The above is my capsule dvd review (pre-edits, natch) for the Criterion Collection release of Sidney Lumet’s The Fugitive Kind. If the writing flows rather crudely, seems overreaching or overblown, well, those are qualities shared by the film itself.
The expansive fifty-year film career of Lumet, who died this Saturday at the age of 86, remains controversial among cinephiles (incidentally, usually for his restraint among other objections). I do not feel qualified to reflect on his oeuvre in full, but The Fugitive Kind reminds us of many virtues: Lumet’s adventurousness and commitment, his nurturing of larger-than-life thespians which rivaled that of Elia Kazan, his vigorous illumination of thoroughly lived-in realms for his characters, and, more abstractly, how even deeply flawed films can sometimes emerge more affecting and haunting than their more well-oiled, well-respected peers.
“I want to be Seen and Noticed and Felt!” Joanne cries to Brando and the film itself achieves these aims on a hypnotically primal level. When I wrote about it, I kept returning to it most powerful and strange scenes again and again.
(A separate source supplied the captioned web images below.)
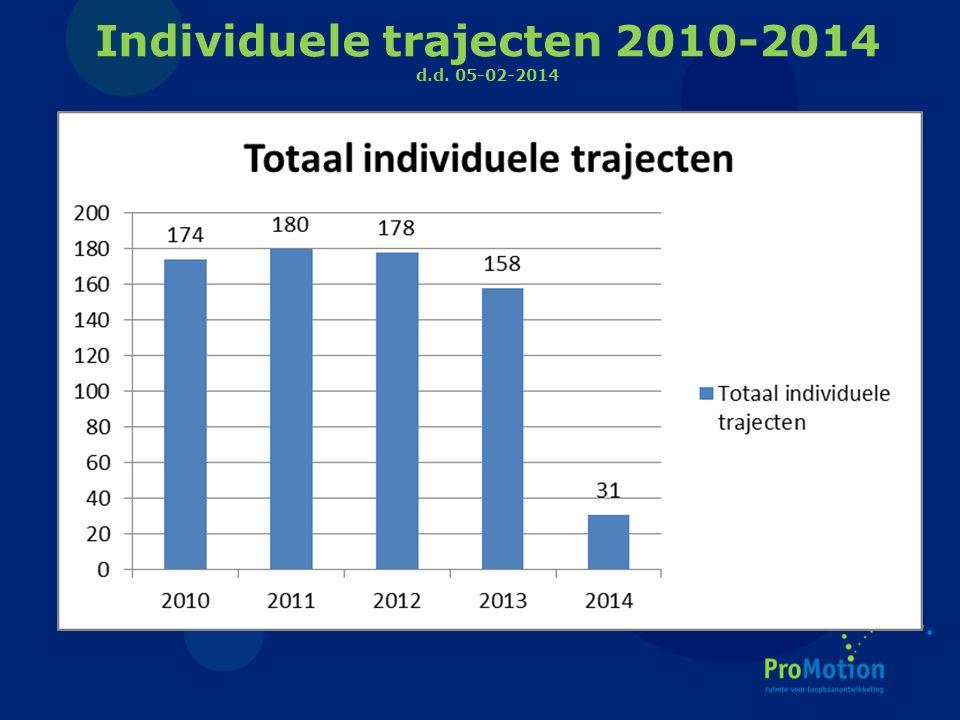 Individuele trajecten 2010-2014 d.d. 05-02-2014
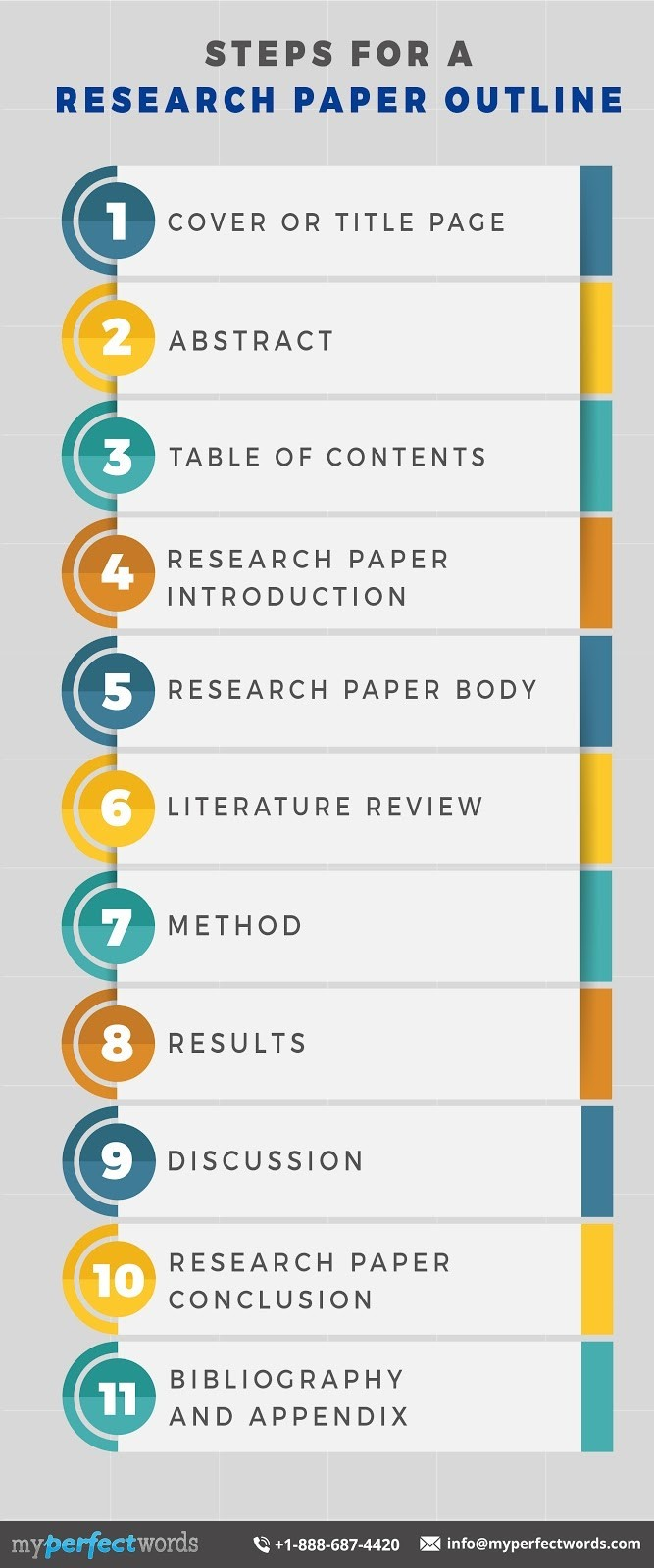 steps for a research paper outline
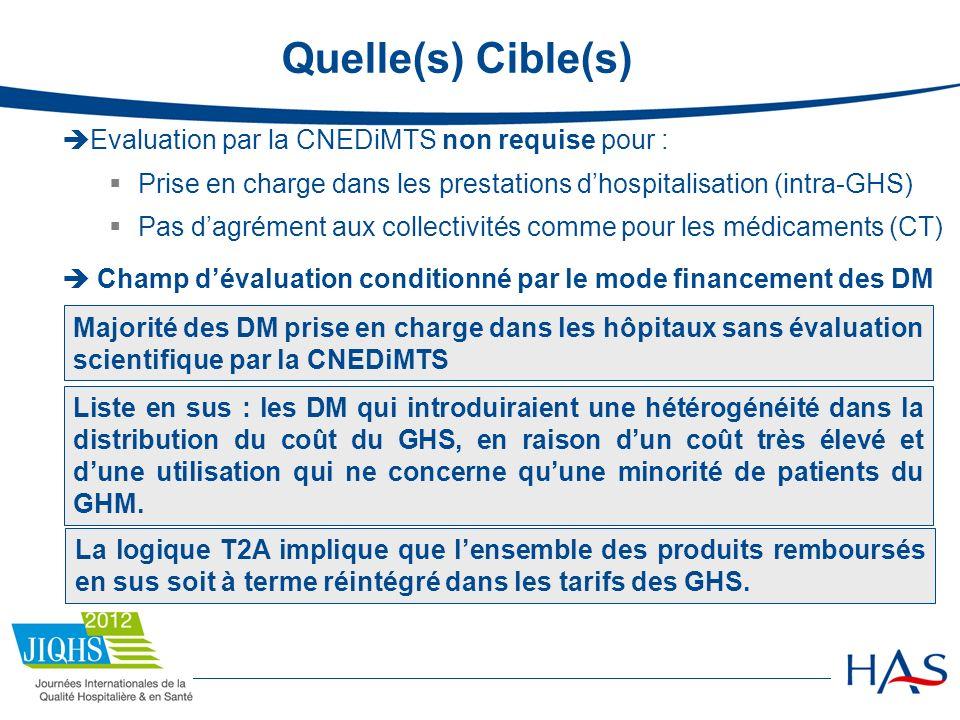 Quelle(s) Cible(s) Evaluation par la CNEDiMTS non requise pour : Prise en charge dans les prestations dhospitalisation (intra-GHS) Pas dagrément aux c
Nothing was really right with The Fugitive Kind, the pairing of Lumet with master metaphortician Tennessee Williams, of Brando in his prime with the elder Magnani in her non-English-speaking state of anxiety (under the watchful eye of co-star Maureen Stapleton, who originated the role on-stage), of a Southern tale with a Northeastern shooting locale. Williams retinkered the source text play on-and-off throughout his life, so it was an opened-ended work in progress when Lumet etched it to celluloid. “Its to me the finest of [Williams’] pieces,” Lumet said, but clarified, “thematically – I’m not talking about the dramatic completion of it.” It sets up a wildly charged emotional premise that can’t quite resolve itself, and so the narrative space literally caves in on itself. However, these discordant harmonies, the hints of inevitable doom, the clashes of sincere commitment with frustrated egos and brimming neuroses, resonate strongly within and outside of the narrative.
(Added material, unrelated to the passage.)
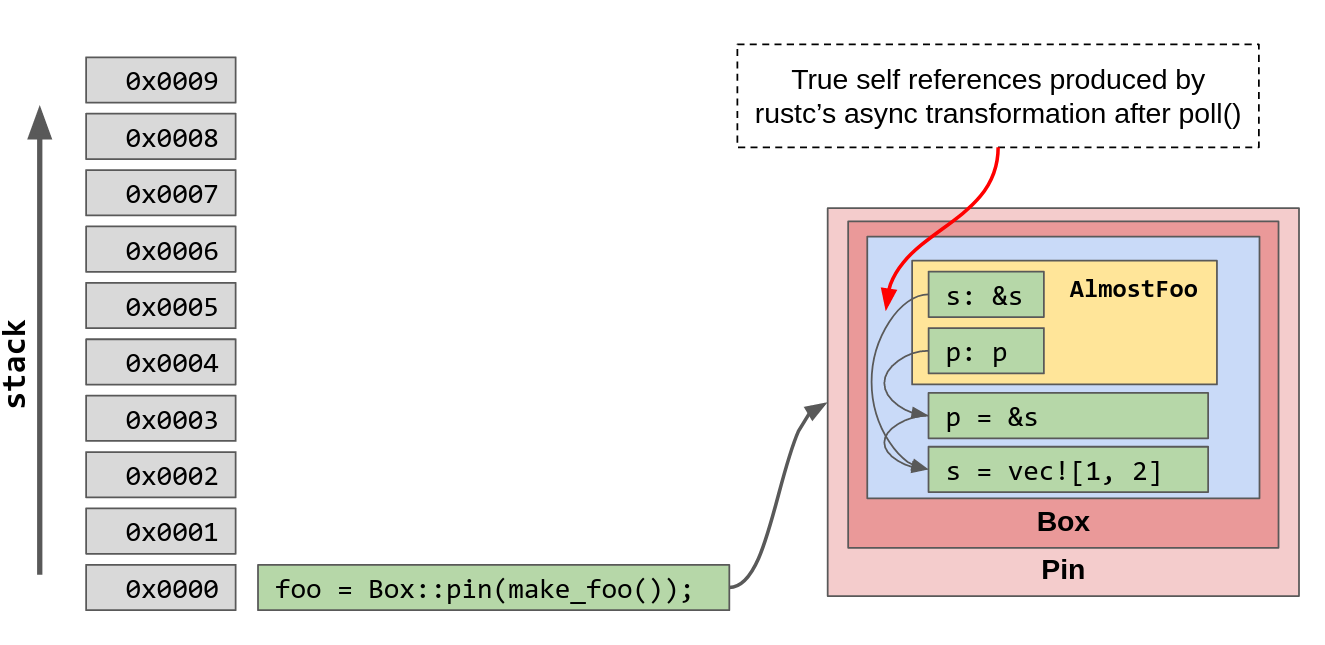 Async stack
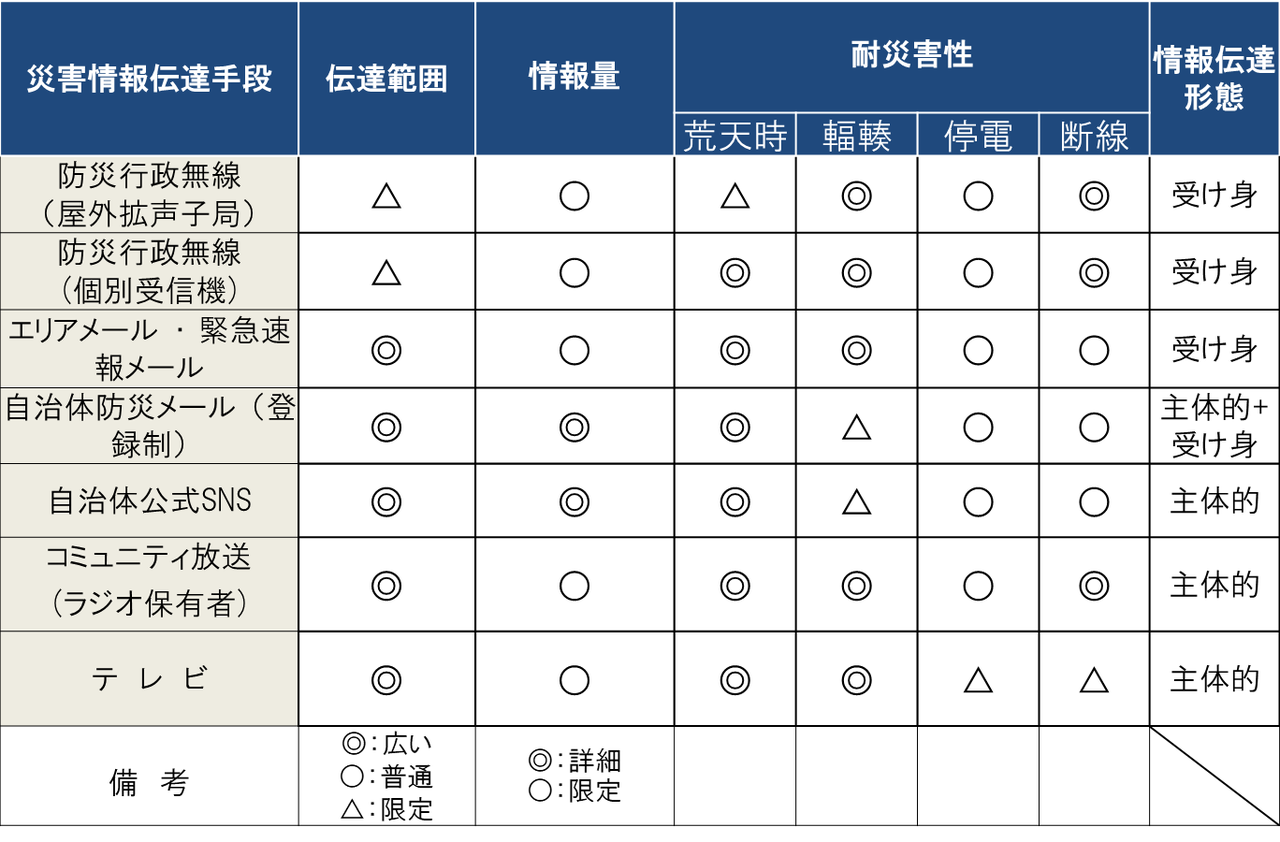 情報伝達手段の特徴2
I had the pleasure of co-producing an evening of clips and conversation with Lumet at Film Forum, and witnessed a gruff ebullience and hyperarticulate concern for his profession. Peter Bogdanovich transcribes a two-part interview with Lumet in Who the Devil Made It? Conversations with Legendary Filmmakers, in which he asks his fellow director what he’s learned about filmmaking in the thirty-four years that have transpired since they last conversed, and Lumet’s answer encapsulates the grasping-at-straws nature of the filmmaking process. It mirrors the desperate attempts of the characters, and crew, of The Fugitive Kind to form a whole from a series of disparate parts, gritty and metaphorical, bruised and battered, confident and lost:
I think its like making a mosaic. You take each little tile and polish and color it, and you just do the best you can on each little individual tile and it’s not until you’ve literally glued them all together that you know whether or not you’ve got something.
Those of us who have had good work can admit the truth, which is: good work is an accident. That’s not being falsely modest, there’s a reason that the accidents are going to happen to some of us and will never happen to other people: we’ve got some sort of knowledge, or instinct, of how to prepare the ground for the accident to happen. Because some people work in a way that they shortcut any chance of the accident happening.
It is not perhaps in the way that Lumet intended but almost as if by accident, The Fugitive Kind, in its failures, became a masterpiece.